Reproduce nothing but the closing run of lines: the line with "Local procument" and each line that follows it to the end of the data.

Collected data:
*-*-*

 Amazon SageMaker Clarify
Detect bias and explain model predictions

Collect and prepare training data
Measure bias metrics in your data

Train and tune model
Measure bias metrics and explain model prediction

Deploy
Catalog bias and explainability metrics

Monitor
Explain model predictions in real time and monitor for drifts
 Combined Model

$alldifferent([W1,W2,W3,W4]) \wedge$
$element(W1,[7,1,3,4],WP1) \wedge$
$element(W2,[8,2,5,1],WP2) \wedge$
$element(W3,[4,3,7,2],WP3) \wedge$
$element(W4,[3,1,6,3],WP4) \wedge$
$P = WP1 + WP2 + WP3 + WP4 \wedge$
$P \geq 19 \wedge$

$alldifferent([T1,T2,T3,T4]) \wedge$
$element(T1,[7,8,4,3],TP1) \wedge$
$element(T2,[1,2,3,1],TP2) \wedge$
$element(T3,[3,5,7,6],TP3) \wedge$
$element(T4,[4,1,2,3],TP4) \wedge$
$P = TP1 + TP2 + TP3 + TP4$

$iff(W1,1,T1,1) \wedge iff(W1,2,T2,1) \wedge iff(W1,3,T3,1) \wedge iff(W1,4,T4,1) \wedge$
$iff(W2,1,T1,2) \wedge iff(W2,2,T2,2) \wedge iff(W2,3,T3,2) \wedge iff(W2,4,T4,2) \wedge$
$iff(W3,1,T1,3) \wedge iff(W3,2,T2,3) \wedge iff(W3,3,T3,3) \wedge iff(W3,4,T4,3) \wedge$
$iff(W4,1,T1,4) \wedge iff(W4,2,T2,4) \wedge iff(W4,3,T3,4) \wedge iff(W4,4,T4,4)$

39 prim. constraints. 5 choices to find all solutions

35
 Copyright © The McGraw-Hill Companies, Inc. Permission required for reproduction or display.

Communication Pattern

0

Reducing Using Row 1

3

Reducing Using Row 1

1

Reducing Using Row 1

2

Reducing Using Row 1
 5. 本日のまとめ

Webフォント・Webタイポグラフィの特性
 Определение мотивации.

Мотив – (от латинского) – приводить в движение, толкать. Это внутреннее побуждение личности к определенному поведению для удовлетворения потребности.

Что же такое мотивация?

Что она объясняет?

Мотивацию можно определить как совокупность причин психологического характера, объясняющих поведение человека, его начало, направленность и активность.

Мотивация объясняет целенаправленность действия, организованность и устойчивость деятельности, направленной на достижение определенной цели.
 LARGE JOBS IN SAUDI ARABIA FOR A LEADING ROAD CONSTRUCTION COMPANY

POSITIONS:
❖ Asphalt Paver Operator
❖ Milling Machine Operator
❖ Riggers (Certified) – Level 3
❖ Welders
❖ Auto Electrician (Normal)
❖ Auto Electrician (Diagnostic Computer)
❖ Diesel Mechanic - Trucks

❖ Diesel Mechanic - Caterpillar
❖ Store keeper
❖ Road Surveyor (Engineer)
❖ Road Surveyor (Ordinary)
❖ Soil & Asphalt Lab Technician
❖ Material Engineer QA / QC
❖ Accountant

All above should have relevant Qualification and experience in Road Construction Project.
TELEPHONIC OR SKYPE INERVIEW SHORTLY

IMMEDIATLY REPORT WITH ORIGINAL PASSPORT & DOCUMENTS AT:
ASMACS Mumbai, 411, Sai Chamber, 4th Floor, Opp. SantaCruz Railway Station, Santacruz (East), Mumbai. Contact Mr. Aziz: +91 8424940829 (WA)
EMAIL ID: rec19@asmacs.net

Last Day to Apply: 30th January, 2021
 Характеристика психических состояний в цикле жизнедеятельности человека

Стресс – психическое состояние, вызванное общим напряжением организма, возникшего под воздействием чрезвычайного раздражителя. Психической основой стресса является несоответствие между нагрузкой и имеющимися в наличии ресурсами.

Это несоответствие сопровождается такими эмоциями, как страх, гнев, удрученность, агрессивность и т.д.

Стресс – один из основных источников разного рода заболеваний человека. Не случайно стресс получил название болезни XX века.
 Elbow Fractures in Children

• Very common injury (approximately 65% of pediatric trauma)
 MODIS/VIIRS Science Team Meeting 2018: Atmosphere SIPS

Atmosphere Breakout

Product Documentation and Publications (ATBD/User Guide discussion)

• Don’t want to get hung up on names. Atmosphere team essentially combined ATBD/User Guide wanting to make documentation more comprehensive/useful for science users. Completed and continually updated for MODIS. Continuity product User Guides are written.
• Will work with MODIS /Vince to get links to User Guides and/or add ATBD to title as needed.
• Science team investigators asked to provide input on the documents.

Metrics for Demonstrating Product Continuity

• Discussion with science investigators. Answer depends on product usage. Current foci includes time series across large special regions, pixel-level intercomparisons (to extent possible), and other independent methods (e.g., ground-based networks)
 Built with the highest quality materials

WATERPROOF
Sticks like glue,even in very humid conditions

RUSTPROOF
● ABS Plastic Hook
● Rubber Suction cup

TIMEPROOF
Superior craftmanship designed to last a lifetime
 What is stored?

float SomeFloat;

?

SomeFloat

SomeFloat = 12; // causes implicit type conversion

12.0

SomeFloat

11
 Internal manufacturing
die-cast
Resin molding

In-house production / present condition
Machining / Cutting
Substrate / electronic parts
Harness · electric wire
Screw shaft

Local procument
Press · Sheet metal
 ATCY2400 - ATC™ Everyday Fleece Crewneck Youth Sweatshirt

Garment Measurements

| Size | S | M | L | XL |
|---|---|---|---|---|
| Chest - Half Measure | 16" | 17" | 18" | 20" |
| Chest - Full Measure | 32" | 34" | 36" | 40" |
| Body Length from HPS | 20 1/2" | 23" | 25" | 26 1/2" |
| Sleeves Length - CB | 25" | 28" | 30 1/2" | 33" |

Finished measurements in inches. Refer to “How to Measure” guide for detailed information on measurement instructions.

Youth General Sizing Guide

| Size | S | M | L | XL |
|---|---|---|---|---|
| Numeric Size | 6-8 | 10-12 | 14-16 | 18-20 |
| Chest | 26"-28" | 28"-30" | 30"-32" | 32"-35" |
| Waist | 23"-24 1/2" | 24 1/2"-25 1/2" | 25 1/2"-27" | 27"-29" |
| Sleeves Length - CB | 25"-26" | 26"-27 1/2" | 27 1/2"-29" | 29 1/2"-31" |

*-*-*

ANSWER TO THIS TASK:
Local procument
Press · Sheet metal
 ATCY2400 - ATC™ Everyday Fleece Crewneck Youth Sweatshirt

Garment Measurements

| Size | S | M | L | XL |
|---|---|---|---|---|
| Chest - Half Measure | 16" | 17" | 18" | 20" |
| Chest - Full Measure | 32" | 34" | 36" | 40" |
| Body Length from HPS | 20 1/2" | 23" | 25" | 26 1/2" |
| Sleeves Length - CB | 25" | 28" | 30 1/2" | 33" |

Finished measurements in inches. Refer to “How to Measure” guide for detailed information on measurement instructions.

Youth General Sizing Guide

| Size | S | M | L | XL |
|---|---|---|---|---|
| Numeric Size | 6-8 | 10-12 | 14-16 | 18-20 |
| Chest | 26"-28" | 28"-30" | 30"-32" | 32"-35" |
| Waist | 23"-24 1/2" | 24 1/2"-25 1/2" | 25 1/2"-27" | 27"-29" |
| Sleeves Length - CB | 25"-26" | 26"-27 1/2" | 27 1/2"-29" | 29 1/2"-31" |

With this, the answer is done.